Monday saw a 9.7% decline in the share price of IT giant Persistent Systems to Rs 3,510.60 on the BSE after the company’s guidance for unchanged Ebit margins in FY25. In the previous six years, this was the largest decline in the company’s stock price in a single day.

 

In addition, the business revealed a flat EBIT margin of 14.5% for the March quarter, defying market expectations that margins would rise in Q4.

According to Sunil Sapre, CFO and executive director of Persistent Systems, deal ramp-ups in BFSI, healthcare, and a few high-tech software transactions resulted in a large increase in on-site staffing, which is why margin did not improve.

The effort to boost margin was being hindered by a rise in subcontracting expenses from little less than 11% to 14%, according to Sapre. Within the next two to three years, the business has projected for a rise in Ebit margins of 200–300 basis points. There would not, however, be a margin increase in the foreseeable future.

The BFSI category was under pressure, according to Sapre, since the macro climate remained unstable and it would take an additional two to three quarters for interest rate decreases and geopolitical issues to materialize. Healthcare and life sciences drove Persistent’s expansion, which was later followed by BFSI and high-tech software.

Overall, I don’t see any problems with the structure. For us, the price landscape remains steady. Simply said, deal ramp-ups are led on-site when they occur and require some time to transition to an off-shore model. We had a dual-edged impact. The costs associated with being on-site are going to go up significantly, and you also need to prepare the offshore staff. We increased the headcount for that reason, according to Sapre.

Since Persistent hired more individuals offshore, its utilisation rate decreased from 81.5% to 80%. The market’s anticipation that furloughs would return and boost margins was not realized.

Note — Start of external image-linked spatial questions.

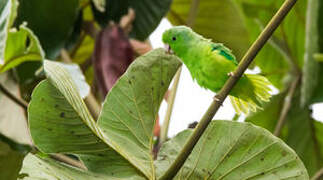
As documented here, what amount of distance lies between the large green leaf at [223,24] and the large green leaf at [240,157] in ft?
2.36

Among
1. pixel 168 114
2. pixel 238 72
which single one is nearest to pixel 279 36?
pixel 168 114

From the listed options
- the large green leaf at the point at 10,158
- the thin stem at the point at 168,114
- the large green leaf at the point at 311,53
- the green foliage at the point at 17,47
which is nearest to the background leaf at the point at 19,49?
the green foliage at the point at 17,47

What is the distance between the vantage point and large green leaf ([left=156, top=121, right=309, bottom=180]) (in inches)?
27.5

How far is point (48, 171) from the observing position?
0.63 meters

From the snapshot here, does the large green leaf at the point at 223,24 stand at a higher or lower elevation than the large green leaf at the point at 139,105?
lower

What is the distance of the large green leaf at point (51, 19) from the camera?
1164 mm

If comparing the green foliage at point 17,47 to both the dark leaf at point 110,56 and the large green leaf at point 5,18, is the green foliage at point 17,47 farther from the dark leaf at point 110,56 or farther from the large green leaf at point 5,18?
the dark leaf at point 110,56

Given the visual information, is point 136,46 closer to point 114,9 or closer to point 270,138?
point 114,9

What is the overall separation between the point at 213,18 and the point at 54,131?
2.81ft

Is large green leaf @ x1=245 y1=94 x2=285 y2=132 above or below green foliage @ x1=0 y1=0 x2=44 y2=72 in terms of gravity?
below

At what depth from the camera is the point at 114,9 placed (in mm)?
1299

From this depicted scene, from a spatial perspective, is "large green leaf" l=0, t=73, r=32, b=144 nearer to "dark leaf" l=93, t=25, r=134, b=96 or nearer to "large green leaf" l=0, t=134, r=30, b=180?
"large green leaf" l=0, t=134, r=30, b=180

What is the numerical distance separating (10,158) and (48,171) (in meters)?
0.33

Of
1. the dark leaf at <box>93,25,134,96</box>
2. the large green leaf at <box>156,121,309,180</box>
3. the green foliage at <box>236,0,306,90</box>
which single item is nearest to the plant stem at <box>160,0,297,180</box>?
the large green leaf at <box>156,121,309,180</box>
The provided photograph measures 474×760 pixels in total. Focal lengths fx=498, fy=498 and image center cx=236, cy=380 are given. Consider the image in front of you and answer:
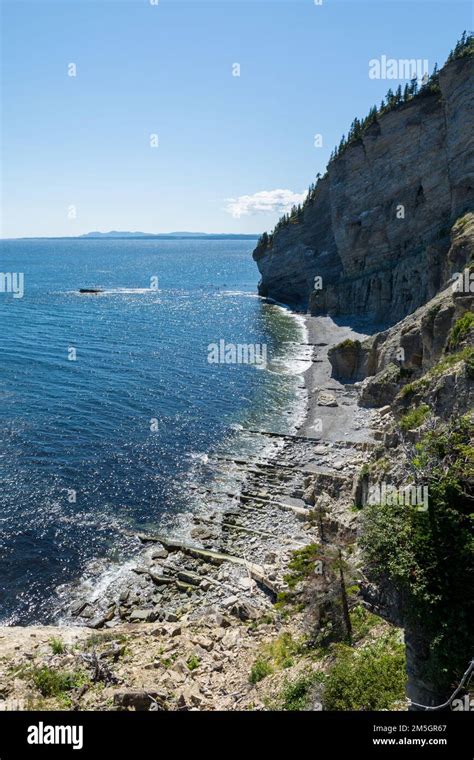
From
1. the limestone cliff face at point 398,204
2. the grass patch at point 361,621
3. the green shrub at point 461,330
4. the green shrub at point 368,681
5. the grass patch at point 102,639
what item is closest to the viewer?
the green shrub at point 368,681

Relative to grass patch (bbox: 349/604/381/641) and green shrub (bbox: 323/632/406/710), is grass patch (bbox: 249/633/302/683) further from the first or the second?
green shrub (bbox: 323/632/406/710)

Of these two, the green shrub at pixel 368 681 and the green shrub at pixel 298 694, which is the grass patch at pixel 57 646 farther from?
the green shrub at pixel 368 681

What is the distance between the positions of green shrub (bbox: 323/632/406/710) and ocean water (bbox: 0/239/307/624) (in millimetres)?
16435

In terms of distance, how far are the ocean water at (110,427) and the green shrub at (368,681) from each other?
16435 mm

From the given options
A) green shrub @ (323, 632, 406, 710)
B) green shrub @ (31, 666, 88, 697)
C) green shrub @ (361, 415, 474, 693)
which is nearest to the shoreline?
green shrub @ (31, 666, 88, 697)

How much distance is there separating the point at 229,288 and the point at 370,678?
13642 centimetres

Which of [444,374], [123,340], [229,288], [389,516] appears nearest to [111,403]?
[123,340]

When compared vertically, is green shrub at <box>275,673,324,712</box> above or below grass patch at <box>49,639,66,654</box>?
above

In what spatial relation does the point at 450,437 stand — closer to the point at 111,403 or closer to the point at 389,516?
the point at 389,516

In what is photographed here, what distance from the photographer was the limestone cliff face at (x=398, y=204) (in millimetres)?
60219

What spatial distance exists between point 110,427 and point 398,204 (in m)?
56.1

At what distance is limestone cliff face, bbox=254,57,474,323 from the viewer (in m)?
60.2

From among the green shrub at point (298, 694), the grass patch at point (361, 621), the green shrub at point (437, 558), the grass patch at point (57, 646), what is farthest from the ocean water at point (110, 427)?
the green shrub at point (437, 558)

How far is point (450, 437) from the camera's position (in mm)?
15266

The form of the revenue ramp-up and its mix, according to Sapre, were having an effect on margin development. According to him, the business has to present itself as a rival supplier to the established names. According to Sapre, the business is now entering into deals of $100 million and even more, having previously closed deals in the $25–70 million range.

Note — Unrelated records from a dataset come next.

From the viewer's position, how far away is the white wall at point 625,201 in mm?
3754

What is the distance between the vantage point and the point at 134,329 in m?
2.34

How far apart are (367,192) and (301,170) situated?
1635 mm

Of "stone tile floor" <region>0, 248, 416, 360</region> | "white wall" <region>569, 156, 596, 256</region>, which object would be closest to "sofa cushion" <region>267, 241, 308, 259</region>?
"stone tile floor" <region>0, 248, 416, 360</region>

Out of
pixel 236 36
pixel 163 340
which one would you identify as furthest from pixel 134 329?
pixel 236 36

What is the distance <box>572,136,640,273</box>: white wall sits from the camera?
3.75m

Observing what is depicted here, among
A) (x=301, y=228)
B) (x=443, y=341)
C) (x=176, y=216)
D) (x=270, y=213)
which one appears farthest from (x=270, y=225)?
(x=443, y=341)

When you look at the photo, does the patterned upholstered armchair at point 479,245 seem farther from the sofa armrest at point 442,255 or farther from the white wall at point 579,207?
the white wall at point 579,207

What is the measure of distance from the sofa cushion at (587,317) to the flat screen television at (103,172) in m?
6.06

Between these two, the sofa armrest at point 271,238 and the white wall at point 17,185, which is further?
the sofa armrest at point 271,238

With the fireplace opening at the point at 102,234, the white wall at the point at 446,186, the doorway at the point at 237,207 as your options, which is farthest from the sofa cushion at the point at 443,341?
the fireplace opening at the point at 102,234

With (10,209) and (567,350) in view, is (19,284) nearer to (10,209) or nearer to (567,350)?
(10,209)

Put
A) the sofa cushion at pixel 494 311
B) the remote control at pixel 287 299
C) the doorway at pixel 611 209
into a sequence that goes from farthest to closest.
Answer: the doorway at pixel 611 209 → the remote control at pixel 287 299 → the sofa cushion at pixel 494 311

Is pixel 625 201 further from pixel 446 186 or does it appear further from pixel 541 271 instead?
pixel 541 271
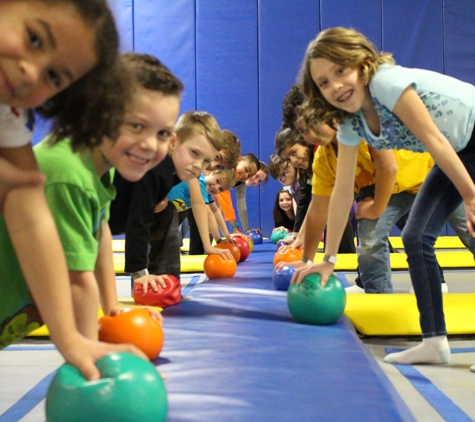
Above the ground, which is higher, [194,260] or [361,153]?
[361,153]

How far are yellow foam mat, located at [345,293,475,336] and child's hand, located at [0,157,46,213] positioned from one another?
1.61 meters

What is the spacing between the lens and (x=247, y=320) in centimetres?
220

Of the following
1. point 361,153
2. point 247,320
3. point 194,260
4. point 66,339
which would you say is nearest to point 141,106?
point 66,339

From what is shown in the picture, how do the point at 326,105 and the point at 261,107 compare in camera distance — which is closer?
the point at 326,105

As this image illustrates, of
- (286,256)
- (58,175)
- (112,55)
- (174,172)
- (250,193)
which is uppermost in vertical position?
(112,55)

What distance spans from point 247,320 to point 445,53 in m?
6.01

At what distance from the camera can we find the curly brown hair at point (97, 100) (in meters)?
1.00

According to the CFO of Persistent, the company invested a lot of money on hiring staff for marketing and sales in FY24. The business would work hard to optimize use. “We have room to grow by 3-4% in terms of utilisation, which will improve our margins,” Sapre said.

Additionally, the business is investing in GenAI and AI. Compared to a few quarters ago, this was seen as a market opportunity with a solid line of sight, even if it hasn’t yet begun to significantly contribute to revenue. According to Sapre, the company will begin panning in FY25, which will result in additional transactions in the Gen AI domain.

For the March quarter, Persistent recorded a 10.2% sequential increase in profit after tax to Rs 315.32 crore. In the March quarter, the company’s dollar sales increased 3.4% over the previous quarter to $310.89 million. In rupees, Persistent’s revenue increased 3.7% on a quarterly basis to Rs 2,590.52 crore. The Ebit increased 3.1% in a row to Rs 374.45 million. Order booking was $447.7 million in terms of total contract value (TCV) and $316.8 million in terms of annual contract value (ACV) for the March quarter.